▶ About this task
Answer these questions about the patch below.
1. What sector size are the internal metadata representation and all calculations still based on?
2. How many insertions and deletions does the change to super-intel.c make?
3. What value does the patch define for MAX_SECTOR_SIZE?

Internal metadata representation and all calculations
are still based on 512-byte sector sizes. This
implementation converts only sector based values
when reading/writing to drive, because they needs to be
stored in metadata according to accual member drive sector size.

Signed-off-by: Pawel Baldysiak <pawel.baldysiak@intel.com>
Signed-off-by: Tomasz Majchrzak <tomasz.majchrzak@intel.com>
---
 super-intel.c | 201 +++++++++++++++++++++++++++++++++++++++++++++-------------
 1 file changed, 156 insertions(+), 45 deletions(-)

diff --git a/super-intel.c b/super-intel.c
index a1b5cfb..a1114ac 100644
--- a/super-intel.c
+++ b/super-intel.c
@@ -90,6 +90,7 @@
 #define IMSM_RESERVED_SECTORS 4096
 #define NUM_BLOCKS_DIRTY_STRIPE_REGION 2056
 #define SECT_PER_MB_SHIFT 11
+#define MAX_SECTOR_SIZE 4096
 
 /* Disk configuration info. */
 #define IMSM_MAX_DEVICES 255
@@ -318,14 +319,15 @@ static void set_migr_type(struct imsm_dev *dev, __u8 migr_type)
 	}
 }
 
-static unsigned int sector_count(__u32 bytes)
+static unsigned int sector_count(__u32 bytes, unsigned int sector_size)
 {
-	return ROUND_UP(bytes, 512) / 512;
+	return ROUND_UP(bytes, sector_size) / sector_size;
 }
 
-static unsigned int mpb_sectors(struct imsm_super *mpb)
+static unsigned int mpb_sectors(struct imsm_super *mpb,
+					unsigned int sector_size)
 {
-	return sector_count(__le32_to_cpu(mpb->mpb_size));
+	return sector_count(__le32_to_cpu(mpb->mpb_size), sector_size);
 }
 
 struct intel_dev {
@@ -915,12 +917,12 @@ static unsigned long long num_data_stripes(struct imsm_map *map)
 		return 0;
 	return join_u32(map->num_data_stripes_lo, map->num_data_stripes_hi);
 }
+#endif
 
 static void set_total_blocks(struct imsm_disk *disk, unsigned long long n)
 {
 	split_ull(n, &disk->total_blocks_lo, &disk->total_blocks_hi);
 }
-#endif
 
 static void set_pba_of_lba0(struct imsm_map *map, unsigned long long n)
 {
@@ -1122,6 +1124,8 @@ static unsigned long long min_acceptable_spare_size_imsm(struct supertype *st)

▶ Information supplied
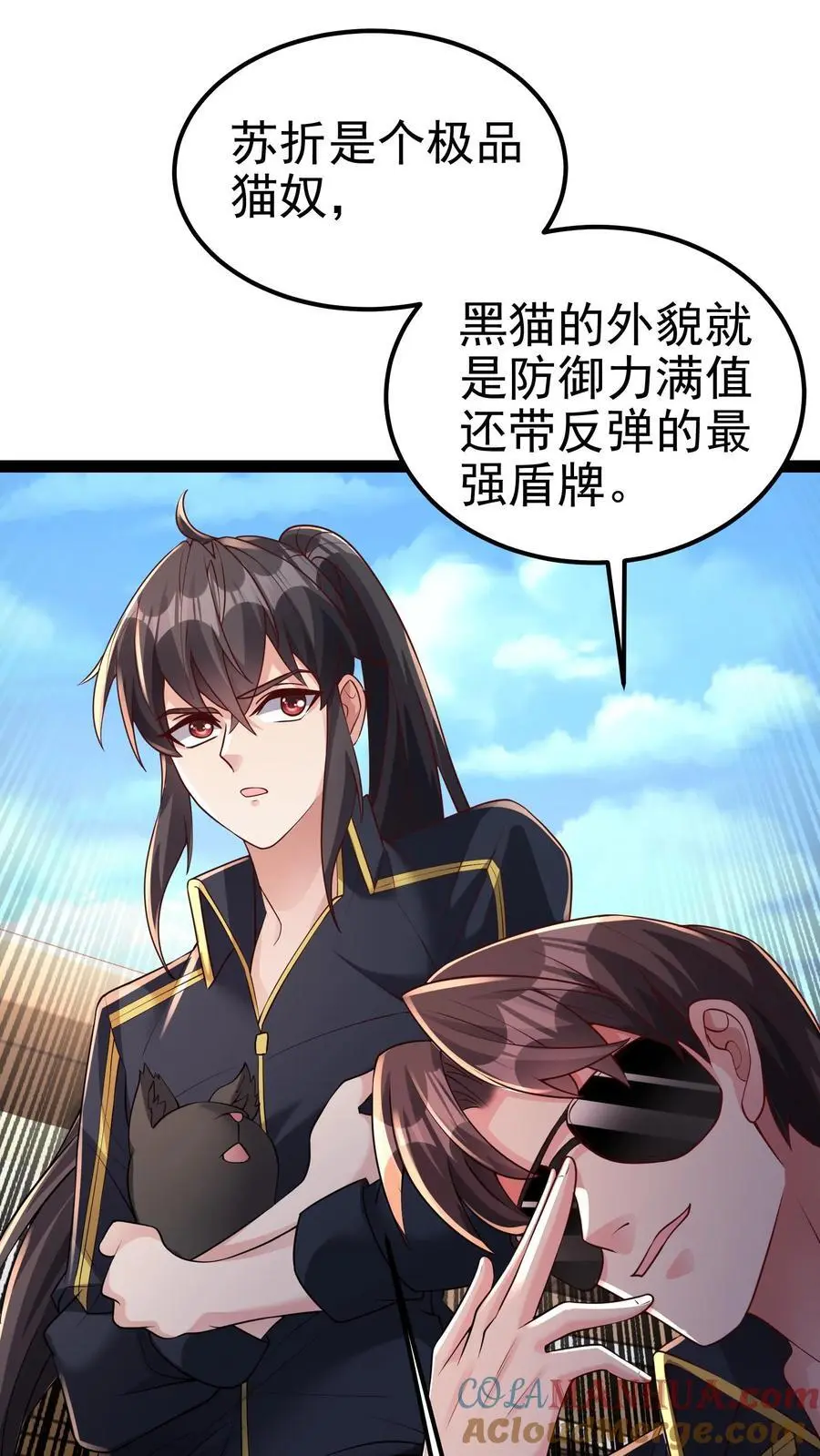 第136话 冤家路窄 第7页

▶ Result of this exercise
1. 512-byte sectors.
2. 156 insertions and 45 deletions.
3. 4096.